Anger – How to Stop it Getting in Your Way

Anger is part of being human and it has a very good reason for being there. When it’s managed well, anger can work hard for you. Let it own you though, and there’ll often be bucketloads of trouble. Here’s what you need to know to make it work for you.

The Take-Aways

  • Anger is a really important emotion. It has a really good reason for being there, but it can make us do stupid things that land us in bucket loads of trouble or that break relationships.
  • We don’t want to get rid of anger, but to learn to manage it in ways that are really effective and more likely to get you what you need.
  • Anger has a few good reasons for being there.
  • The first is to let you now that there is something in the way of something really important to you.
  • The second is to energise us and activate us to get our needs met, or to get is in our way, out of our way.
  • The third reason anger shows up is to stop more difficult and more intense emotions from finding their way to the surface. Anger is the only emotion that doesn’t exist on its own. There’s always another feeling driving anger. It might be jealousy, disappointment, fear, disgust, anxiety, sadness – it could be anything. Often, anger is an easier one to feel, or an easier one to deal with than these other feelings.

What is asked. In the article on anger, list the feelings it names as possibly driving anger. The entries below were taken from a different source than the text.

Spatial question entries.
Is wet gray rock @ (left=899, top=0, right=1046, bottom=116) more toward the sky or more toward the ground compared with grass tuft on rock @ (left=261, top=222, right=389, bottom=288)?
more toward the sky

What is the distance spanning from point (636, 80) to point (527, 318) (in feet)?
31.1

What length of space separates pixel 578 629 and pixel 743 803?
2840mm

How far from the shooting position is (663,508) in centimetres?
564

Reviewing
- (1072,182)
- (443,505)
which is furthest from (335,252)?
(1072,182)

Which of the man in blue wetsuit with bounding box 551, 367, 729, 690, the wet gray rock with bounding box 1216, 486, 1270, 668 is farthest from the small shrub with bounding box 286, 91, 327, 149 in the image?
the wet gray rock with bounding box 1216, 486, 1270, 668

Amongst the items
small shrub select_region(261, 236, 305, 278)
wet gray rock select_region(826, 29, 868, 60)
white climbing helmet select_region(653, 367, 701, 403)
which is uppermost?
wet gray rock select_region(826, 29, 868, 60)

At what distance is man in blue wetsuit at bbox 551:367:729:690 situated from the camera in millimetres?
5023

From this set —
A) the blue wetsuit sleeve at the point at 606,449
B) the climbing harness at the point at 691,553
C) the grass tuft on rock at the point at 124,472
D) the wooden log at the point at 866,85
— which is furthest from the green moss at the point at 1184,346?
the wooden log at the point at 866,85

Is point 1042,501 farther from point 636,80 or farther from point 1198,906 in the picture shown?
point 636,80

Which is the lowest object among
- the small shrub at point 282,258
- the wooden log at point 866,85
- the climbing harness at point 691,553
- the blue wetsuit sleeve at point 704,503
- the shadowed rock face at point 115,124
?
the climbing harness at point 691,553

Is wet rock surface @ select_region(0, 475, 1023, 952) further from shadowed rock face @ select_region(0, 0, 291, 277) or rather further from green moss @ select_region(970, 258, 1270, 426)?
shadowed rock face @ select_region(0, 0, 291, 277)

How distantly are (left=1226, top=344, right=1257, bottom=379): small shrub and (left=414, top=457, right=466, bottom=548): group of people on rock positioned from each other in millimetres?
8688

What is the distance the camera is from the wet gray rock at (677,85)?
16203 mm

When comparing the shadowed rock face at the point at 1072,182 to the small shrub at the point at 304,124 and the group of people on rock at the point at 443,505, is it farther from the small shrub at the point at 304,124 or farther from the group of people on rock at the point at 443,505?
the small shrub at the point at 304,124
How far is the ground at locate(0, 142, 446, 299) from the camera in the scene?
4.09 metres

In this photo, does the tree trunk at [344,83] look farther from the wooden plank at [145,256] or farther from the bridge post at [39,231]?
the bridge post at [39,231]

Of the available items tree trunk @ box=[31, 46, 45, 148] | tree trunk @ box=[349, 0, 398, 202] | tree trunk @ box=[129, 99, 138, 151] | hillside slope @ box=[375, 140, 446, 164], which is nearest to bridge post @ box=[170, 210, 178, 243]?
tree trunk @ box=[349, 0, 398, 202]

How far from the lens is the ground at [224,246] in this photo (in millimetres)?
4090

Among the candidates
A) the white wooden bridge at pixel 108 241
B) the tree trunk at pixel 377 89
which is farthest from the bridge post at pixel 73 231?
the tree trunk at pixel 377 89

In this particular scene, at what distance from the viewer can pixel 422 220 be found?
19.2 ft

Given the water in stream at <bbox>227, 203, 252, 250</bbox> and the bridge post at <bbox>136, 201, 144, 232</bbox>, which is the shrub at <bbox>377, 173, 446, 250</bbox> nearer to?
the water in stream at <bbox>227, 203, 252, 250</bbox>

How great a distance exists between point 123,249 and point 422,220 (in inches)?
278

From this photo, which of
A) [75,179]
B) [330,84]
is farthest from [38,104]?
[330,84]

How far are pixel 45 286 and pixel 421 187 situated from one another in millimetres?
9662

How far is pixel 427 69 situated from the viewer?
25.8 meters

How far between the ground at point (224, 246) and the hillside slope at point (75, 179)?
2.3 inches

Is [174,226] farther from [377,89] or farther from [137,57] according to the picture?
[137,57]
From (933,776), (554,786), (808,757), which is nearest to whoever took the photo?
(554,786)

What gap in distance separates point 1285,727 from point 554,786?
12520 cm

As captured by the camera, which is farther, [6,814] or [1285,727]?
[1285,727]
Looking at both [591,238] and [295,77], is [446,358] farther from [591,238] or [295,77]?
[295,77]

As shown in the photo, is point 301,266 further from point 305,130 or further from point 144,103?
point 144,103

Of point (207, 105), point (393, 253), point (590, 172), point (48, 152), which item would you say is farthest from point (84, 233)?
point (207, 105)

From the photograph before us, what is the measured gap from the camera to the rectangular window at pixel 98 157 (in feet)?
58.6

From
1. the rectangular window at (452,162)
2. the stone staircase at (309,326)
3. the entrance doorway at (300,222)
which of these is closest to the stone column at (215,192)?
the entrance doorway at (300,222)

Result below. jealousy, disappointment, fear, disgust, anxiety, sadness